February 19, 2009 – Coughlin Stoia Geller Rudman & Robbins LLP (“Coughlin Stoia”) (http://www.csgrr.com/cases/sib/) today announced that a class action has been commenced in the United States District Court for the Southern District of Texas on behalf of purchasers of Stanford International Bank Ltd. (“SIB”) certificates of deposit (“CDs”) or shares in SIB’s Stanford Allocation Strategy proprietary mutual fund wrap program (“SAS”) between February 19, 2004 and February 17, 2009 (the “Class Period”).
If you wish to serve as lead plaintiff, you must move the Court no later than 60 days from today. If you wish to discuss this action or have any questions concerning this notice or your rights or interests, please contact plaintiff’s counsel, Darren Robbins of Coughlin Stoia at 800/449-4900 or 619/231-1058, or via e-mail at djr@csgrr.com. If you are a member of this class, you can view a copy of the complaint as filed or join this class action online at http://www.csgrr.com/cases/sib/. Any member of the putative class may move the Court to serve as lead plaintiff through counsel of their choice, or may choose to do nothing and remain an absent class member.
__________
Aim of the exercise:
Translate the following sentence from the class action notice into Spanish: "If you wish to serve as lead plaintiff, you must move the Court no later than 60 days from today."

Information shown:
__________
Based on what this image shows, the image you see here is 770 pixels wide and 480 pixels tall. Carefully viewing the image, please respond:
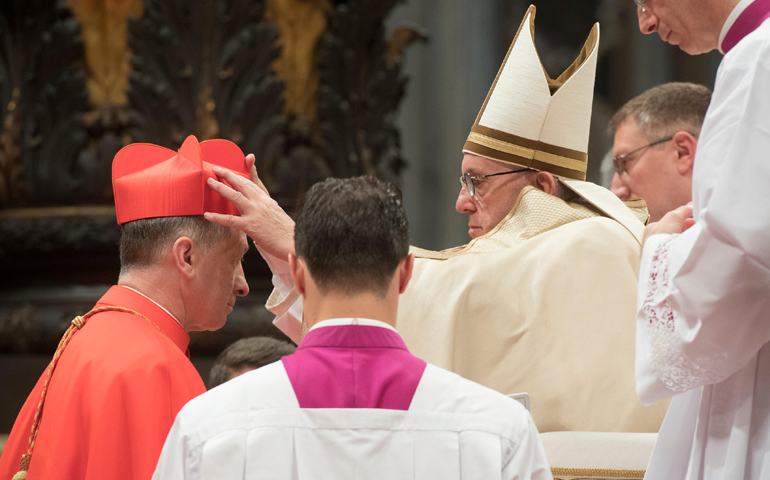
__________
The response:
Si desea actuar como demandante principal, debe presentar una solicitud ante el Tribunal a más tardar 60 días a partir de hoy.